Фрагмент документа:

===============

К сожалению, ни у кого (в том числе и у Юнга) не хватило мужества им «сказать, что германские рабочие вовсе не думают брать на себя обязательства по организации мировой революции»{839}. Но процесс дарвинистского отбора вскоре пойдет и в международном масштабе. За русскими Юнг видел марширующие массы Востока, «а они ближе к коммунизму, потому что он для них более естественен»{840}. «Красная армия марширует на Востоке под лозунгом “за бедных и угнетенных, за нищих, за слепых и прокаженных”… Влияние коммунизма в магометанстве приобрело колоссальный размах… Время созрело. Чтобы остановить великое вымирание народов, надо будет пожертвовать буржуазными классами, таков закон природы»{841}.
Если немецким красноармейцам не удастся с помощью революционной пропаганды превратить наемников Антанты «в товарищей», то это будет означать новую мировую войну: «Пусть при этом погибнет немецкий человек, да и немецкий народ. Тогда мы будем довольны, ведь мировая революция будет шириться»{842}.
В стране религии нового человечества
Первым путешественником в Советскую Россию мог стать писатель и экспрессионист Артур Голичер, который в 1917 г. познакомился с Карлом Радеком в Стокгольме при подготовке несостоявшегося съезда по вопросу о мирном договоре, а в 1919 г. навещал его в Моабитской тюрьме. Радек спросил Голичера, «не желает ли он войти в комиссию, которая вместе с ним отправится в Россию», чтобы прозондировать возможность скорого возобновления экономических связей{843}.
До войны Артур Голичер входил в группу, объединившуюся вокруг журнала «Акцион», который издавал Франц Пфемферт. В 1915–1916 г. он был корреспондентом на разных фронтах Первой мировой войны, а затем начал склоняться к пацифизму и социализму. После Ноябрьской революции стал одним из инициаторов «Совета духовных рабочих» в Берлине. Но из «комиссии» Радека ничего не вышло, и Голичер, наконец, отправился в Россию только через год, на сей раз по заданию американского телеграфного агентства «Юнайтед телеграф», намереваясь также написать книгу о своих впечатлениях о поездке. Книга «Три месяца в Советской России» вышла в начале 1921 г. первоначальным тиражом 15 тыс. экземпляров в издательстве «С. Фишер» как ответ на успешное издание книги Гольдшмидта «Москва в 1920 году», выпущенной издательством «Ровольт».

===============

Цель задания 1: Назовите всех людей, упомянутых во фрагменте документа по фамилии.
Цель задания 2:
Ответьте по фрагменту документа:
(a) Чем, согласно цитате в первом абзаце, надо будет пожертвовать, чтобы остановить великое вымирание народов?
(b) В каком городе Голичер познакомился с Радеком в 1917 г.?
(c) Каким первоначальным тиражом вышла книга «Три месяца в Советской России»?
Отвечайте, опираясь только на фрагмент документа.

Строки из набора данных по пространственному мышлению

===============

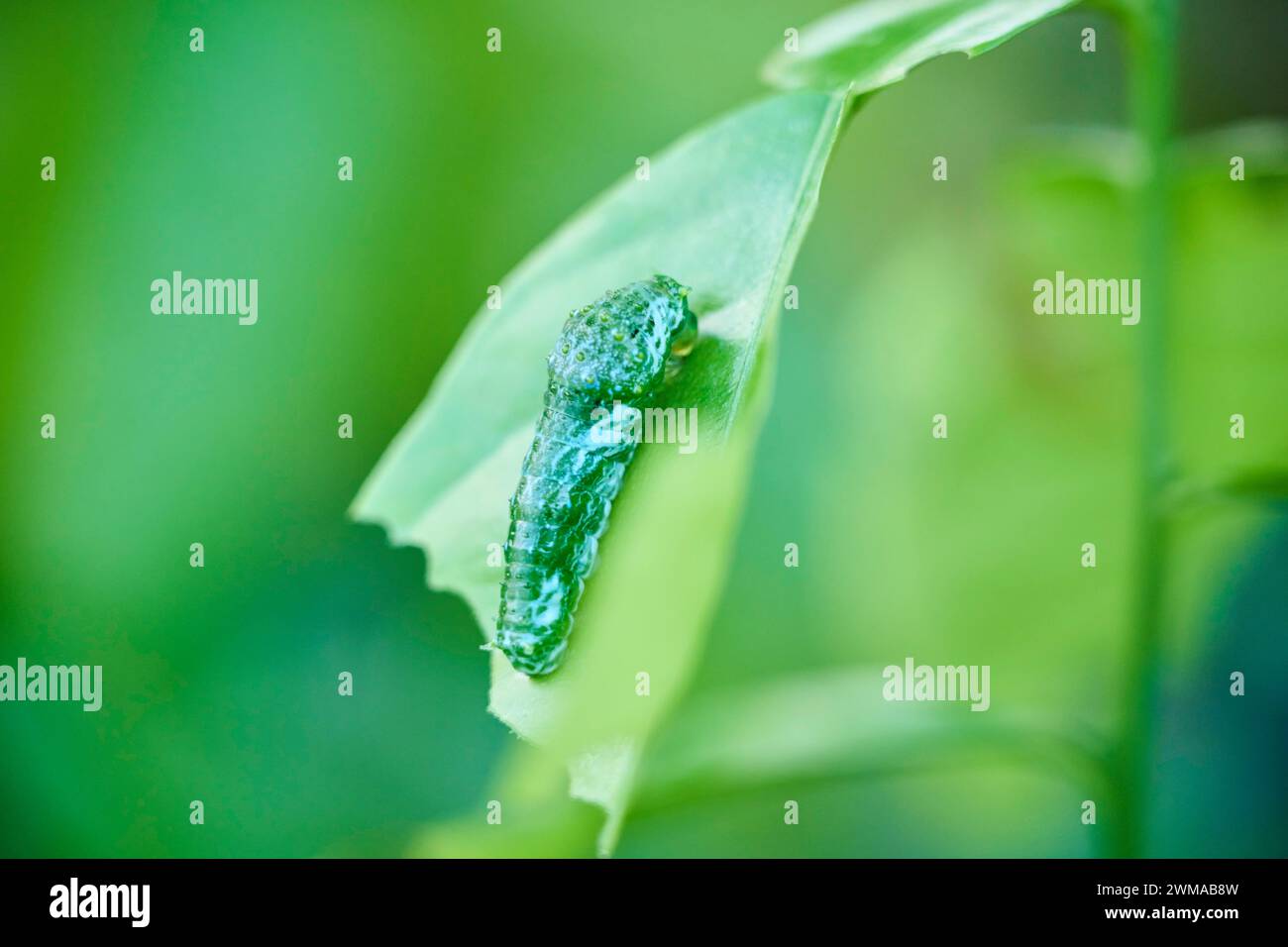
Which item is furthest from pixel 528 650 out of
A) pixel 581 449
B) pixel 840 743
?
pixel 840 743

===============

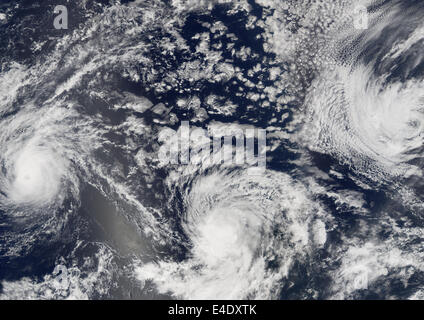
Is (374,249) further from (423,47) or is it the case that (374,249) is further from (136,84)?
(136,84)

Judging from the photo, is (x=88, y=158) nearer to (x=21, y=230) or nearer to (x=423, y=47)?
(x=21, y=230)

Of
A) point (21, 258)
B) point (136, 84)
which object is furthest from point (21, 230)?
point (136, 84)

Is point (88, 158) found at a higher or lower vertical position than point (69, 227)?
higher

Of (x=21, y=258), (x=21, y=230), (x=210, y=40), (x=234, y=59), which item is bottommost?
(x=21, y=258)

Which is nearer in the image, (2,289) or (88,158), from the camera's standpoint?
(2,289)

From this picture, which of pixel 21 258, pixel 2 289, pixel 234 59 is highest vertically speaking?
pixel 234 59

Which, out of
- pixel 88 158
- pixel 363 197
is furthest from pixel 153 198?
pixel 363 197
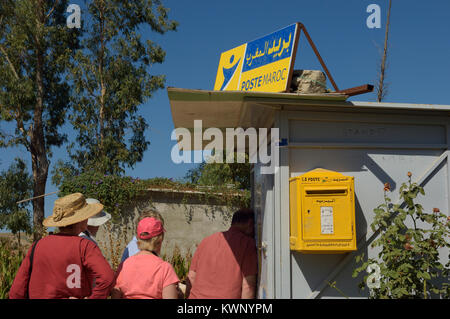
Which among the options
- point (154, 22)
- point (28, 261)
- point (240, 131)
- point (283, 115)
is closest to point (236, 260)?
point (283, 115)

===============

Итоговый ответ 1: Юнг, Артур Голичер, Карл Радек, Франц Пфемферт, Гольдшмидт

Итоговый ответ 2:
(a) Буржуазными классами.
(b) В Стокгольме.
(c) 15 тыс. экземпляров.